Terra Australis Incognita
di Fabrizio Fattori
di Fabrizio Fattori
Nel progredire fantasioso della planimetria terrestre si afferma e consolida nel corso dei secoli il concetto di una Terra australe sconosciuta, doveroso compenso al continente euroasiatico, capace di impedire il pericoloso squilibrio del globo terracqueo.
Questo mistero, perpetuato nel tempo anche sotto altre forme, come Atlantide, Lemuria, o Mu, si colloca nell’ambito dell’irrazionale bisogno dell’uomo di ipotizzare misteri da indagare e razionalizzare al di là di evidenze scientifiche o di ogni altra razionalità. (Oggi, fantasticare degli extraterrestri attiene agli stessi ambiti psicologici capaci di appagare questo bisogno imperioso).
Al superamento dell’equatore, ritenuto luogo dalle acque ribollenti e dalle terra riarse, da parte dei portoghesi senza danno alcuno, si iniziò a parlare di Terra australe “ancora” da scoprire (Terra Australis Nondum Cognita). Malgrado il progredire delle scoperte geografiche la Terra Australe continuò a caratterizzare la cartografia dell’epoca con dettagli sempre più precisi.
Il primo atlante moderno redatto nel 1570 da Abraham Ortelius (Theatrum Orbis Terrarum) riportava, con estrema fantasia, nomi di fiumi, terre e luoghi., facendone un luogo reale ed esplorato di immense dimensioni. Ortelio, fedele alla teoria degli equilibri, definì anche una “Terra Septentrionalis Incognita” in area artica.
La “realizzazione” della terra incognita spinse diversi paesi ad intraprendere la sua ricerca. Spagnoli, portoghesi ed inglesi approdarono in alcune isole del pacifico, o navigarono avventurosamente tra Nuova Guinea, Nuova Zelanda ed Australia, ma furono solo i viaggi di Matthew Flinders e James Cook alla fine del XVIII a ridimensionare la realtà della terra australe, determinandone la scomparsa dalle carte geografiche dell’epoca, ma non affievolendone il mito che sopravvisse nelle ipotesi di terre scomparse e residuate negli arcipelaghi pacifici o nell’isola di Pasqua.

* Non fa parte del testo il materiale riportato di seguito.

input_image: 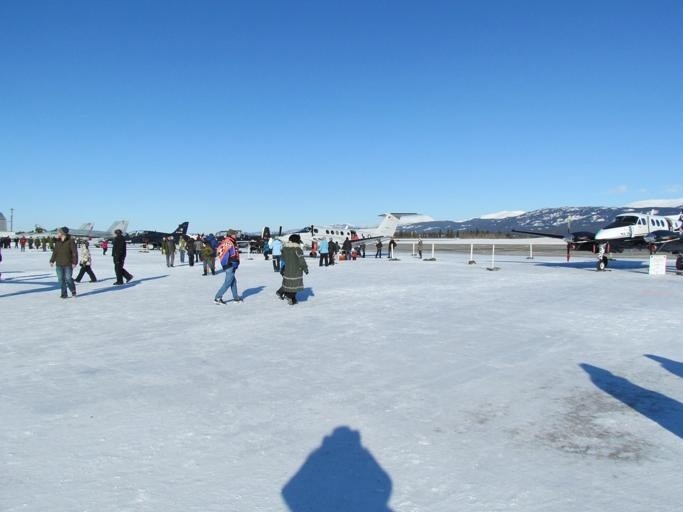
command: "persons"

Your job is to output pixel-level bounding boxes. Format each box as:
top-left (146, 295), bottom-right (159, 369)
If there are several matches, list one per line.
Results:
top-left (48, 227), bottom-right (76, 299)
top-left (162, 234), bottom-right (220, 276)
top-left (416, 238), bottom-right (423, 259)
top-left (318, 236), bottom-right (366, 267)
top-left (211, 227), bottom-right (243, 305)
top-left (72, 238), bottom-right (97, 283)
top-left (386, 236), bottom-right (397, 258)
top-left (274, 233), bottom-right (308, 306)
top-left (111, 229), bottom-right (134, 286)
top-left (102, 239), bottom-right (107, 255)
top-left (0, 235), bottom-right (58, 253)
top-left (248, 235), bottom-right (283, 273)
top-left (375, 238), bottom-right (383, 258)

I resoconti di viaggio, che ebbero notevole successo, determinarono l’uso del nome Australia per quelle terre, definendone il distacco psicogeografico dalla terra australe che per tanto tempo aveva occupato la mente di geografi e navigatori.
Fabrizio Fattori
In copertina: Il 20 maggio 1570, Gilles Coppens de Diest pubblicò ad Anversa il Theatrum Orbis Terrarum di Abraham Ortelius, considerato il "primo atlante moderno". Tre edizioni in latino, oltre a una in olandese, una in francese e una in tedesco, fecero la loro comparsa prima della fine del 1572; ben 25 edizioni furono pubblicate prima della morte di Ortelius avvenuta nel 1598 e molte altre furono pubblicate dopo la sua scomparsa tanto che l'atlante continuò ad essere richiesto fino al 1612. In figura è visibile il mappamondo riportato nell'atlante.